Background: This study was designed to determine the feasibility and outcome of laparoscopic cardiomyotomy in patients with achalasia who have persistent or recurrent dysphagia following balloon dilatation.
Methods: Ten patients who had undergone a minimum of two (range, two to seven) previous balloon dilatations underwent a single anterior cardiomyotomy extending from the gastroesophageal junction onto the esophagus proximally for 6 cm. Four patients had a Toupet fundoplication. Patients were analyzed using pre- and postoperative DeMeester symptom scores for dysphagia, regurgitation, and heartburn (0 = none-3 = maximal) and esophageal manometry.

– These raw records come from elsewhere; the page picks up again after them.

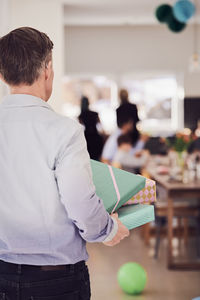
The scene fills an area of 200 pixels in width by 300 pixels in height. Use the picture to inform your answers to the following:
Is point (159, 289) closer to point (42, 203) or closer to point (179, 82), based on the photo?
point (42, 203)

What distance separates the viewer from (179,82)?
40.9 ft

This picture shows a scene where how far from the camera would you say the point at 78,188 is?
1550 mm

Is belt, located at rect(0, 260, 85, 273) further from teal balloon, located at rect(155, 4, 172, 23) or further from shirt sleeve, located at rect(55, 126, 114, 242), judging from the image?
teal balloon, located at rect(155, 4, 172, 23)

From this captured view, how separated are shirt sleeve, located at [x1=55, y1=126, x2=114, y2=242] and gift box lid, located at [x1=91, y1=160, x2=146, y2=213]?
0.14 m

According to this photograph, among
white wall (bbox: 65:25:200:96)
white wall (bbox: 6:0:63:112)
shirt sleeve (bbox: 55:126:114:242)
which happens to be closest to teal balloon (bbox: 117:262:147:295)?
shirt sleeve (bbox: 55:126:114:242)

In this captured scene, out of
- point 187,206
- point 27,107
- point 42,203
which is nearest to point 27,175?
point 42,203

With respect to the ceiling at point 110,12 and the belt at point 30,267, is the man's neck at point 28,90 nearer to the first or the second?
the belt at point 30,267

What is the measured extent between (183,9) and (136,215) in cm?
639

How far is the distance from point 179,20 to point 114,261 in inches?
155

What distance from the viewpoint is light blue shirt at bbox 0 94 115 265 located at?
5.13 feet

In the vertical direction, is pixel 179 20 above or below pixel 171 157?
above

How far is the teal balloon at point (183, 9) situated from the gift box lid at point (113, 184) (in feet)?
20.8

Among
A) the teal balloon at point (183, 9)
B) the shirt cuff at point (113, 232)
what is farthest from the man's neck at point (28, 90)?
the teal balloon at point (183, 9)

Results: Mean operating time was 90 min. Periesophagitis was noted in some patients but was rarely troublesome. Submucosal fibrosis was present in all patients and made dissection more difficult particularly around the cardioesophageal junction. As a result, three patients had mucosal perforations that required repair by laparoscopic suturing. There were no subsequent postoperative complications. Median (IQR) postoperative stay was 3 (2-4) days. At 3-month reassessment, there was a reduction in the median dysphagia score from 3 to 0, and also in the regurgitation score from 3 to 0. At last follow-up (median, 22 months), one patient had developed recurrent dysphagia (grade 2), which improved with dilatation. Overall success of the laparoscopic procedure was therefore 90%. Only one patient developed new symptoms of reflux (mild, grade 1) after surgery.
Conclusions: Laparoscopic cardiomyotomy provides good control of the symptoms of dysphagia and regurgitation without the morbidity of a laparotomy or thoracotomy incision. Although technically more difficult, the technique can be extended to those who have had previous balloon dilatation with complication and success rates similar to published results in patients who have not undergone previous dilatation.